(TEXTO DE LEITURA)
■ ■ ■ ■ ■

O Sr. Barbosa de Melo (PSD): * Dizendo-se "a proposta", há aqui qualquer coisa que não está…
O Sr. José Magalhães (PS): * Nem sequer se gerou o equívoco no nosso espírito, ele não existiu.
O Sr. Presidente: * Srs. Deputados do Partido Socialista, continuam a considerar necessário alterar a alínea l) do artigo 164.º?
O Sr. José Magalhães (PS): * Sr. Presidente, face ao que foi adquirido no artigo 118.º, não.
O Sr. Presidente: * Então, está retirada a proposta, Srs. Deputados.
Vamos passar à discussão das propostas de novas alíneas para o artigo 164.º. Começando, o CDS-PP propõe uma nova alínea o), que é convergente com uma proposta do PCP para uma nova alínea j), que visa transportar para sede do artigo 164.º as competências da Assembleia da República em matéria de União Europeia. Já que o CDS-PP não está presente, passo a ler a proposta do PCP: "compete à Assembleia da República acompanhar e apreciar, nos termos da lei, a participação de Portugal nas Comunidades Europeias e, em especial, pronunciar-se sobre as propostas de actos comunitários, designadamente de natureza normativa, as quais lhe devem ser enviadas logo após a transmissão pelo órgão competente das comunidades, e, quando versem sobre matéria da competência legislativa reservada, não poderão receber aprovação de Portugal se a Assembleia da República emitir voto desfavorável".

■ ■ ■ ■ ■

(TAREFAS ESCRITAS)
(1) Traduza para inglês a frase "Nem sequer se gerou o equívoco no nosso espírito, ele não existiu.", retirada do texto sobre o artigo 164.º.
(2) No texto sobre o artigo 164.º, que partido propõe uma nova alínea o)?
(3) Prossiga o texto sobre o artigo 164.º a partir do ponto em que termina.
As linhas não têm qualquer relação com o texto sobre o artigo 164.º.

(MATERIAL FORNECIDO)
■ ■ ■ ■ ■

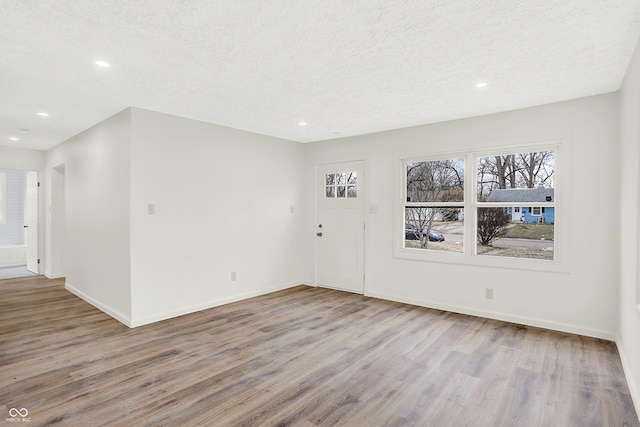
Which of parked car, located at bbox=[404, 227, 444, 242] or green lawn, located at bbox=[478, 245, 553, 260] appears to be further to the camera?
parked car, located at bbox=[404, 227, 444, 242]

■ ■ ■ ■ ■

(RESPOSTAS ESCRITAS)
(1) The misunderstanding did not even arise in our minds; it did not exist.

(2) O CDS-PP.

(3)
Sr. Deputado Luís Sá, está lida a proposta. Se quiser acrescentar alguma coisa para justificá-la, tem a palavra.
O Sr. Luís Sá (PCP): * Sr. Presidente, quero sublinhar, desde logo, um aspecto, que é o facto de esta proposta ser coincidente com a proposta de uma nova alínea p), apresentada pelo Partido Socialista.
O Sr. Presidente: * Certo! É convergente com a alínea p) do Partido Socialista.
O Sr. Luís Sá (PCP): * Embora…
O Sr. Presidente: * Mas em termos diferentes, pois aí diz-se: "pronunciar-se previamente sobre as matérias pendentes de decisão nos órgãos competentes da União Europeia e que incidam na esfera da sua competência legislativa reservada".
Então, por ordem, devia ter dado a palavra, em primeiro lugar, a alguém do Partido Socialista, mas, agora, Sr. Deputado, já não lha vou retirar…
O Sr. Luís Sá (PCP): * Então, se quiser…
O Sr. Presidente: * Sr. Deputado Luís Sá, tem a palavra. Não tem precedência na proposta, mas tem na palavra.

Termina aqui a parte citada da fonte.